• **WHAT YOU HAVE TO DO**
Could you please repeat the entries below word for word, with the images left out?

START RECORDS SUPPLIED

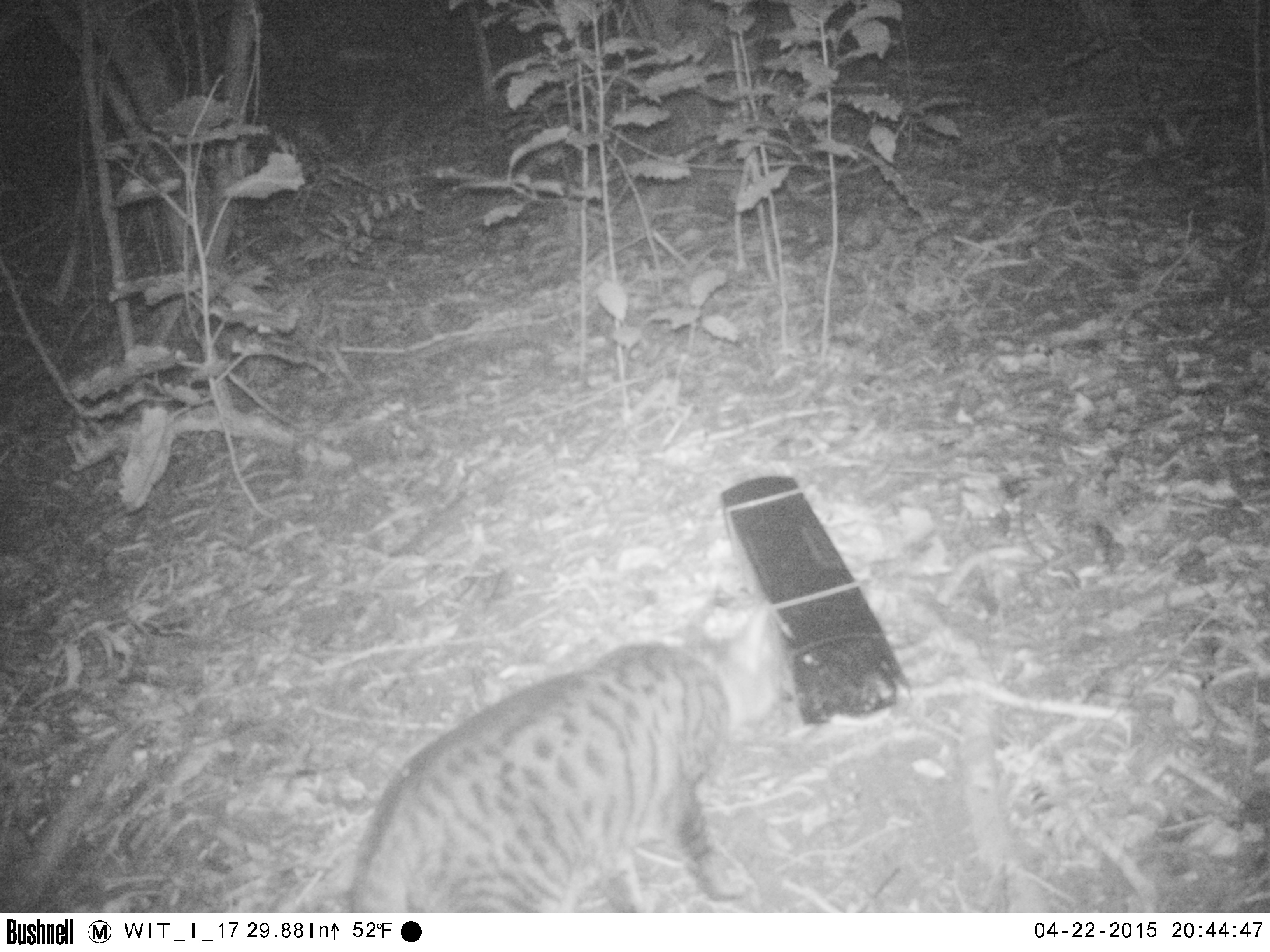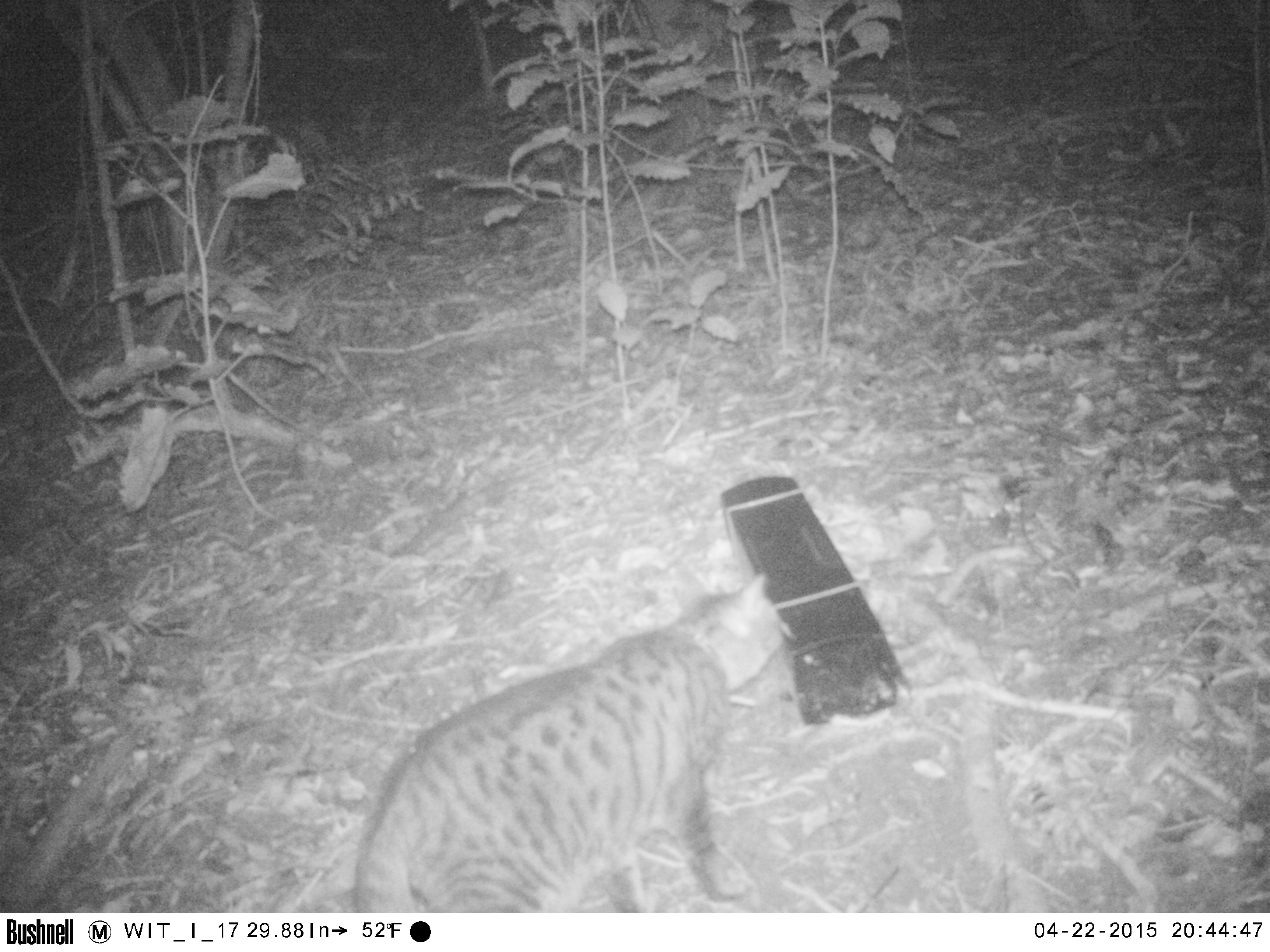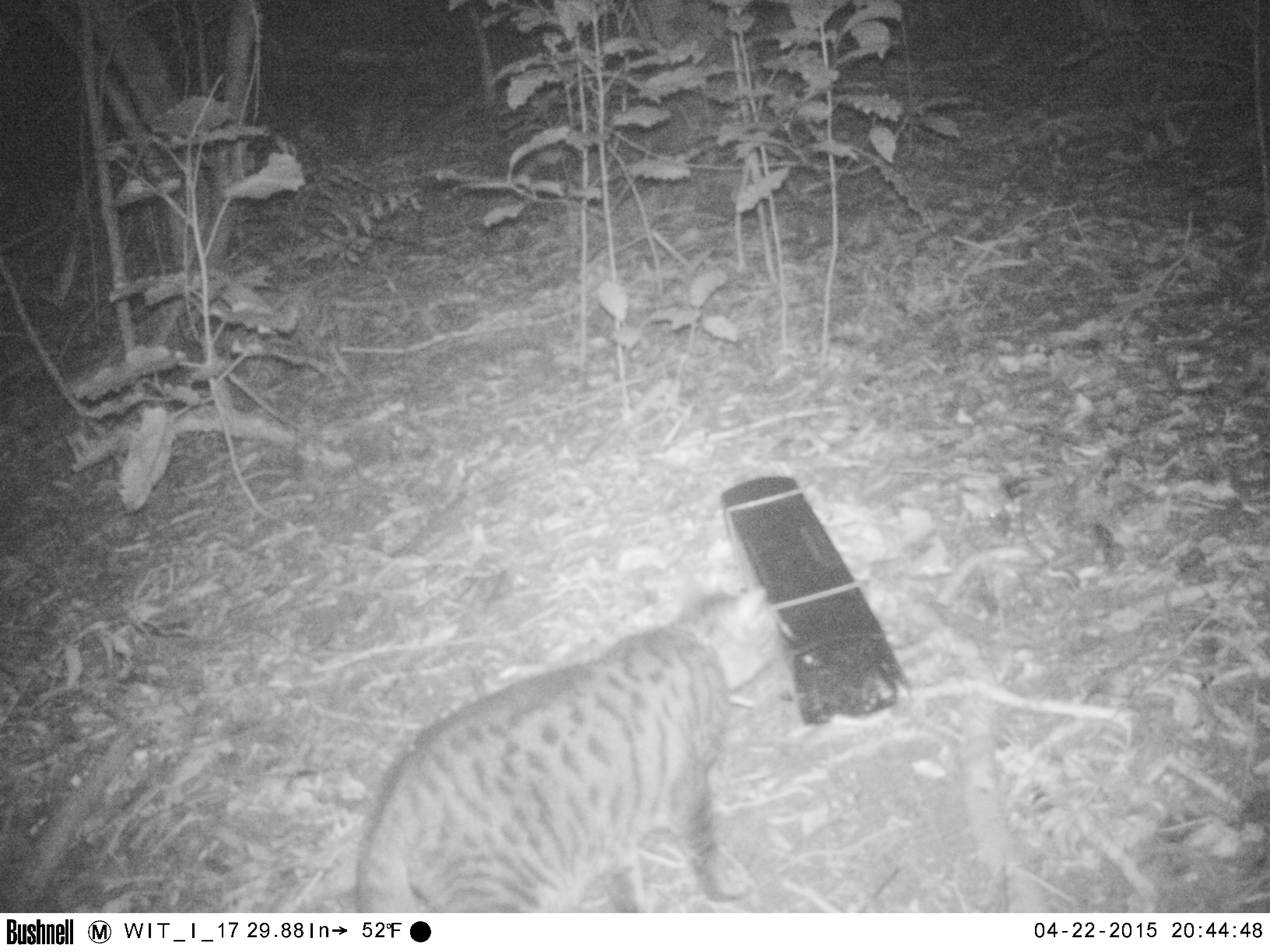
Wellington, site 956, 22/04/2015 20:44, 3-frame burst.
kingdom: Animalia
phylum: Chordata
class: Mammalia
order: Carnivora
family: Felidae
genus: Felis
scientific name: Felis catus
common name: cat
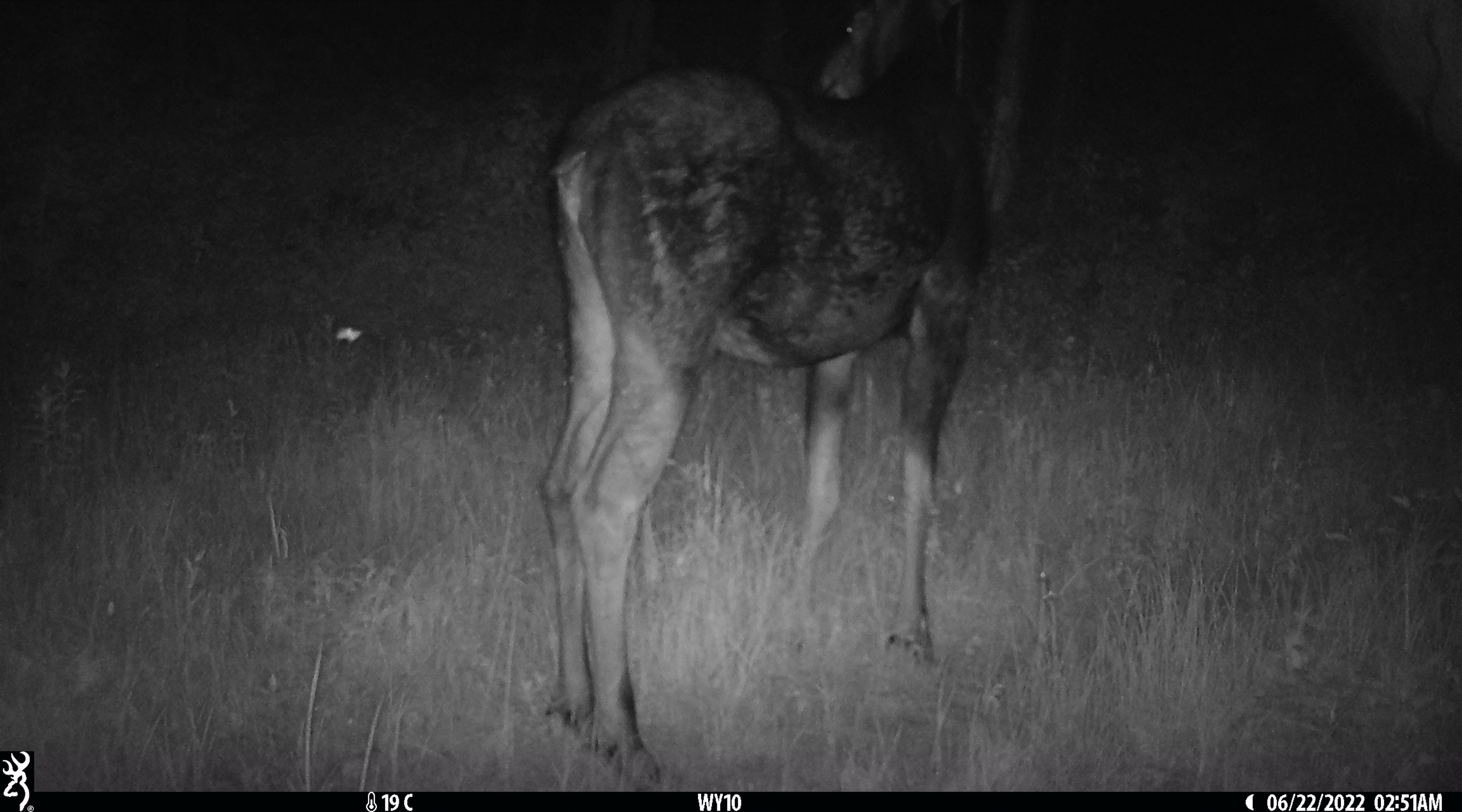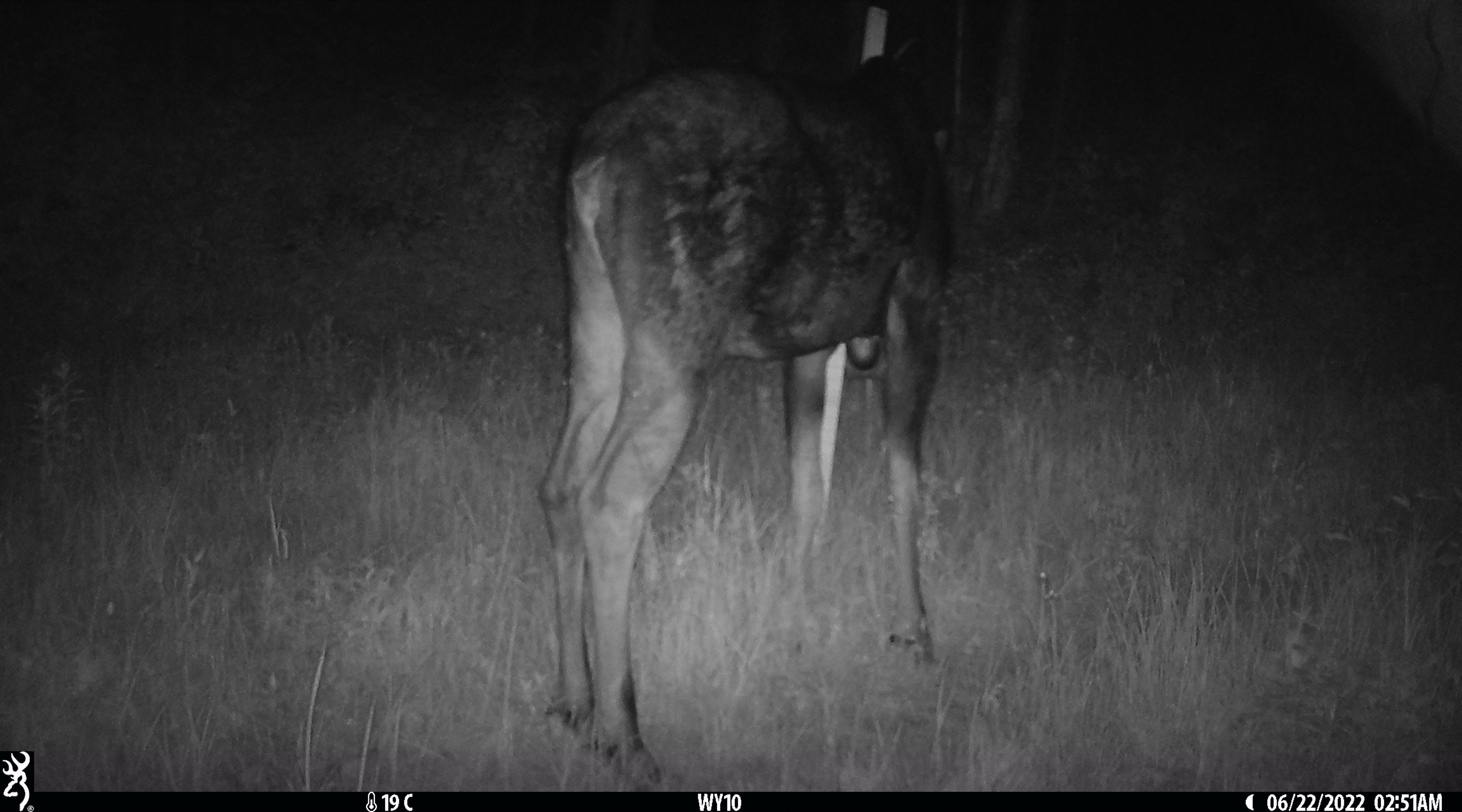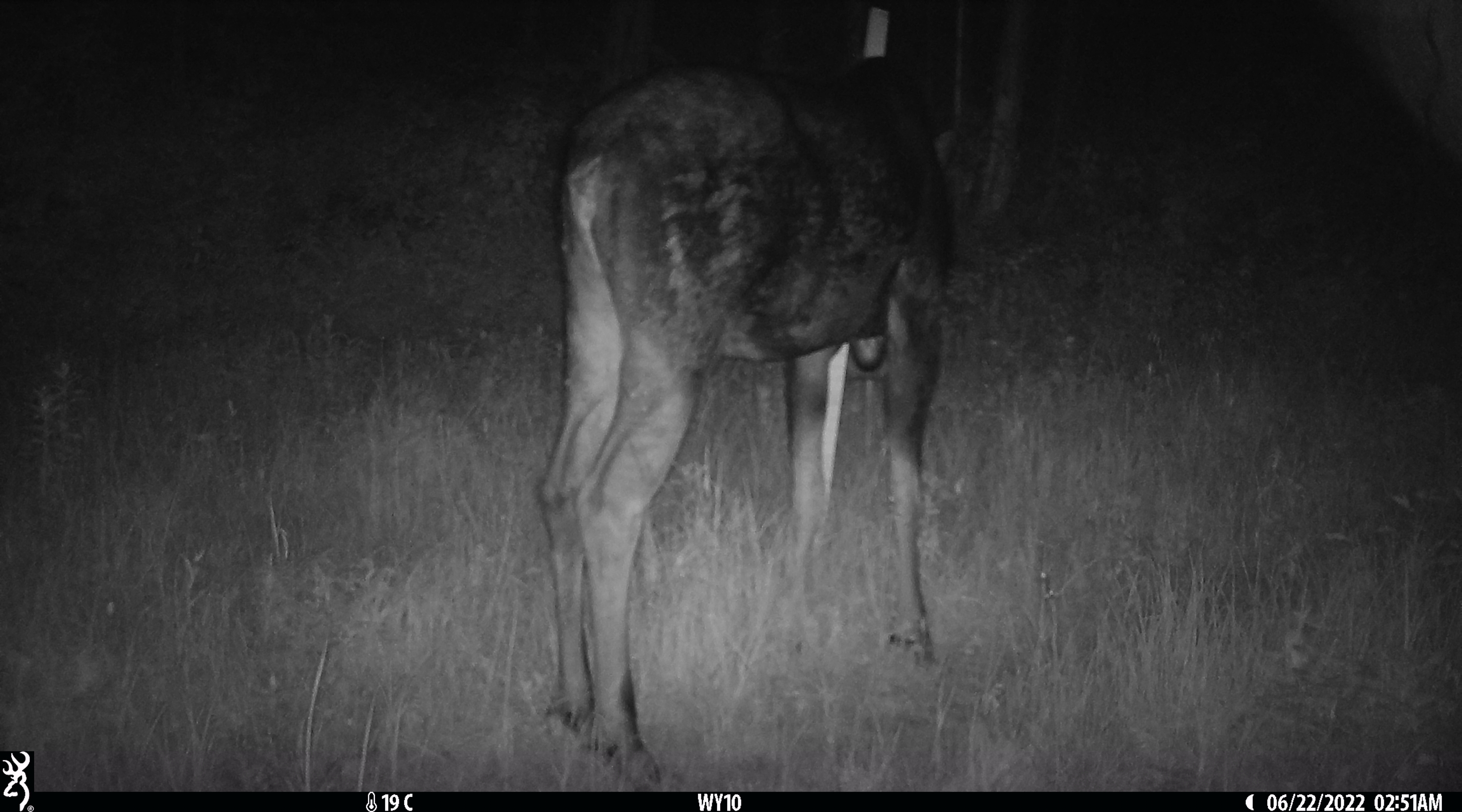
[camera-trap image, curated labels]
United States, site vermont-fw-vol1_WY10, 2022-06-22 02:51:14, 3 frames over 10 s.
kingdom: Animalia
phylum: Chordata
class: Mammalia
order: Artiodactyla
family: Cervidae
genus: Alces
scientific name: Alces alces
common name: moose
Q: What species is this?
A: Moose (Alces alces).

END RECORDS SUPPLIED

• **TASK OUTPUT**
Wellington, site 956, 22/04/2015 20:44, 3-frame burst.
kingdom: Animalia
phylum: Chordata
class: Mammalia
order: Carnivora
family: Felidae
genus: Felis
scientific name: Felis catus
common name: cat
[camera-trap image, curated labels]
United States, site vermont-fw-vol1_WY10, 2022-06-22 02:51:14, 3 frames over 10 s.
kingdom: Animalia
phylum: Chordata
class: Mammalia
order: Artiodactyla
family: Cervidae
genus: Alces
scientific name: Alces alces
common name: moose
Q: What species is this?
A: Moose (Alces alces).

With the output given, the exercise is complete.